Document text ::

******

# Forum More Stuff Debate & Technical Discussion  Acceptable height tolerances?

## brettule

The council says that a structure such as pergola or shed can be no higher than 3m without a building permit. A builder friend said that there are acceptable tolerances in the industry, so if the building is 3.1m tall for example then it would be deemed within the tolerance range. Just wondering if anyone knows what the tolerance acceptance is? 
cheers

----------


## OBBob

LOL ... I reckon you can argue whatever you want to yourself but if the council get involved for any reason they'd want 3.0m.

----------


## brettule

> if the council get involved for any reason they'd want 3.0m.

  Yeah but this is what I'm getting at. I've been led to believe that there is a reasonable accepted tolerance +/- mm or +/- % that is legislated or at least regulated by a building body of some sort. So the council could jump up and down all they want asking for your 3.1 hight to be lowered but if you had the written regulations on your side it would be a moot point.

******

Information shown ::
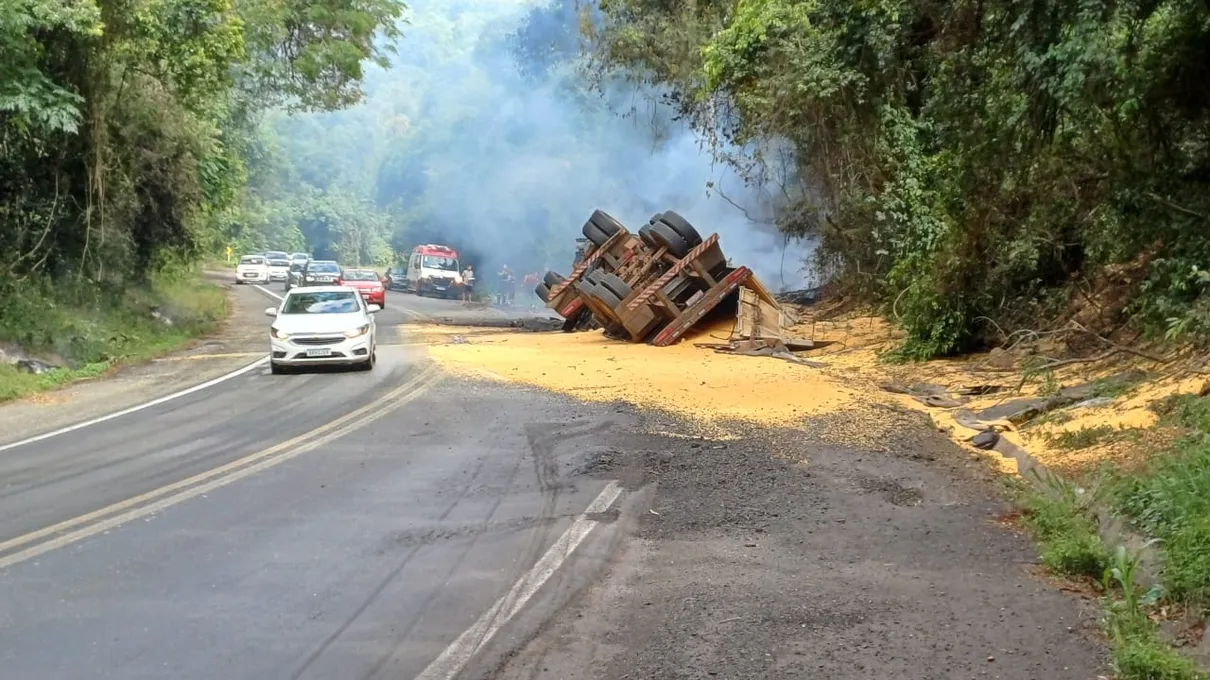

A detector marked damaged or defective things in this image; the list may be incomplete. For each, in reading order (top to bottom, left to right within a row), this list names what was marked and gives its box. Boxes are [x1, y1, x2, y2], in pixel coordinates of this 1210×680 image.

overturned truck [534, 208, 788, 346]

******

Objective A :: Reproduce the forum thread on height tolerances between "The council says" and "tolerance acceptance is?", inclusive.
Objective B :: Using the forum thread on height tolerances, decide whether each statement agrees with it, answering yes or no and quoting the deciding words: (i) According to the council, a pergola or shed can be no higher than 3m without a building permit. (ii) OBBob says the council would accept a height of 3.1m. (iii) A builder friend said the industry has acceptable tolerances.
Objective C :: Pick up the forum thread on height tolerances after its last sentence and keep it going.

Task answer A ::
The council says that a structure such as pergola or shed can be no higher than 3m without a building permit. A builder friend said that there are acceptable tolerances in the industry, so if the building is 3.1m tall for example then it would be deemed within the tolerance range. Just wondering if anyone knows what the tolerance acceptance is?

Task answer B ::
(i) Yes: "a structure such as pergola or shed can be no higher than 3m without a building permit"
(ii) No: "if the council get involved for any reason they'd want 3.0m."
(iii) Yes: "A builder friend said that there are acceptable tolerances in the industry"

Task answer C ::
----------


## OBBob

OK ... watching with interest. You must be pretty keen to get that extra 100mm.

----------


## brettule

Hanging bikes from the roof, if 100mm means I won't be bumping my head into the tyres I'll take it.

----------


## paddyjoy

I reckon you would be safe enough with 3.1m. Worst case if the council got involved you would just raise the ground level around the structure by 100mm* and turn your 3.1m structure back into a 3.0m structure. 
* Assuming your council doesn't require approval to raise the level of your garden by 100mm, mine doesn't.

----------


## Random Username

Looky here - released just a few days ago - http://www.vba.vic.gov.au/__data/ass...ances-2015.pdf  "The VBA has released an updated edition of the _Guide to Standards and Tolerances_ to help building practitioners build quality homes and prevent disputes with their clients.
The _Guide to Standards and Tolerances 2015_  has been developed as a convenient reference to the minimum standards  and quality of domestic building work that can be expected. It provides  references to relevant areas of legislation and gives guidance on areas  of building standards that are not covered by legislation or most  building contracts.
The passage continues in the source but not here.